When running "vsan.cmmds_find" in RVC, the data for these objects shows up blank:
/x.x.x.x/datacenter/computers> vsan.cmmds_find 0 -u e17bcc57-50b8-1a27-e0a6-288023b04018
+---+------+------+-------+--------+---------+
| # | Type | UUID | Owner | Health | Content |
+---+------+------+-------+--------+---------+
+---+------+------+-------+--------+---------+
/x.x.x.x/datacenter/computers> vsan.cmmds_find 0 -u b708cf57-4870-11d0-0196-288023b046b0
+---+------+------+-------+--------+---------+
| # | Type | UUID | Owner | Health | Content |
+---+------+------+-------+--------+---------+
+---+------+------+-------+--------+---------+
/x.x.x.x/datacenter/computers> vsan.cmmds_find 0 -u 1348cb57-5f3b-2108-a2d4-288023b047f4
+---+------+------+-------+--------+---------+
| # | Type | UUID | Owner | Health | Content |
+---+------+------+-------+--------+---------+
+---+------+------+-------+--------+---------+
I have a ticket open with support and was told that these objects are no longer present in VSAN. The solution that was recommended was to delete all disk groups on the two affected hosts using "Full data migration" option then re-create the disk groups. This solution seems quite heavy-handed to me and would result in significant disk activity during data migration as well as during re-balancing once these hosts are again contributing full disk capacity.
Is there any way of determining the specific disk group that these non-present objects were a member of? I'd prefer to delete/recreate individual disk groups if possible, rather than all disk groups on these two hosts.
Thanks,
Matt
Good morning, this may be a known bug. VSAN health check - component metadata health Thank you, Zach.
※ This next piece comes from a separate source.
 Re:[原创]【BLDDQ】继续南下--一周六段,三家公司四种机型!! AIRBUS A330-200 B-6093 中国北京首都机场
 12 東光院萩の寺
KB article for it here: https://kb.vmware.com/selfservice/microsites/search.do?language=en_US&cmd=displayKC&externalId=21453...
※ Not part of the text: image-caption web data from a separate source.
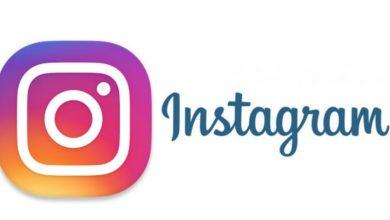 Photo of Instagram uygulamasını Android indirin türkçe instagram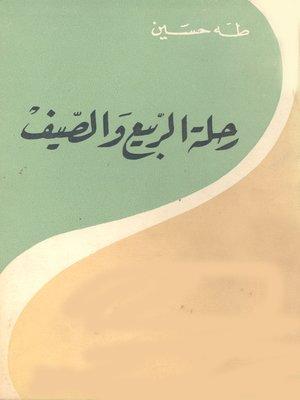cover image of رحلة الربيع والصيف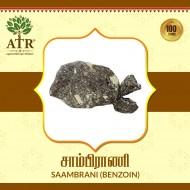 சாம்பிராணி  Saambrani (Benzoin)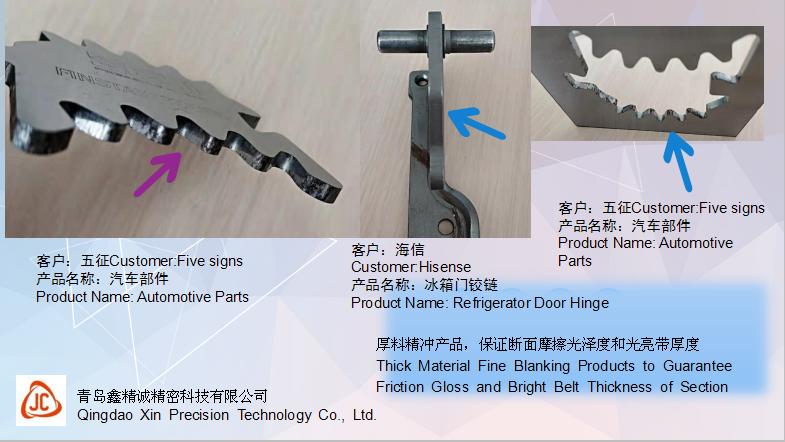 海信压机底板连续模工艺优化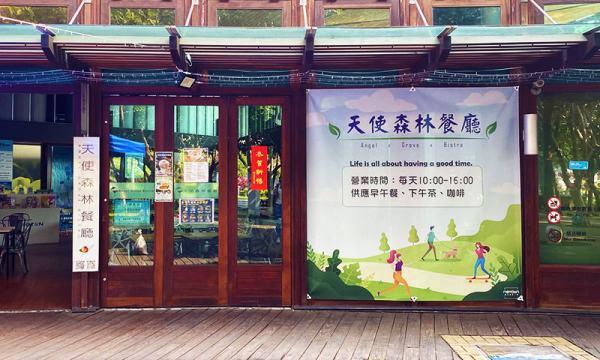 天使森林餐廳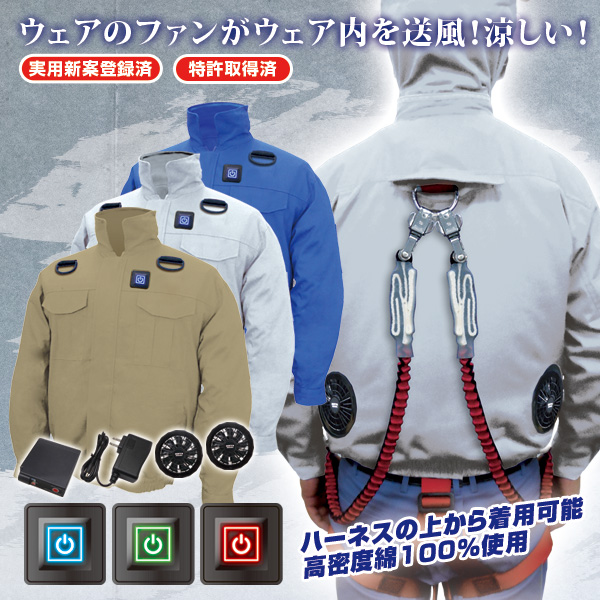 BR-7000 【胸スイッチ/ハーネス対応】綿薄手100%/空調エアコン服/フルセット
More than likely you will have to evacuate/destroy/recreate the affected disk group(s). I ran into this issue, also had a support case open, end result was recreate 6 disks groups with > 100TB of data being moved, took about a week.
I'm certainly prepared to destroy/recreate the disk groups, but I would prefer not to destroy/recreate ALL of the disk groups on the two affected hosts.
My problem is the object UUIDs that are listed in the Health check are no longer present in VSAN, so "vsan.cmmds_find" comes up empty.
Hoping someone can suggest a method of finding which disk groups contained these missing objects. Maybe VSAN logs I can dig through that would reference these objects and their respective disk groups?
I had the same issue (where cmmds_find and objtool would not find the UUID/object), resolution was to recreate the disk groups. My case was a few months ago, I guess you can wait and see if they have any other resolution available now.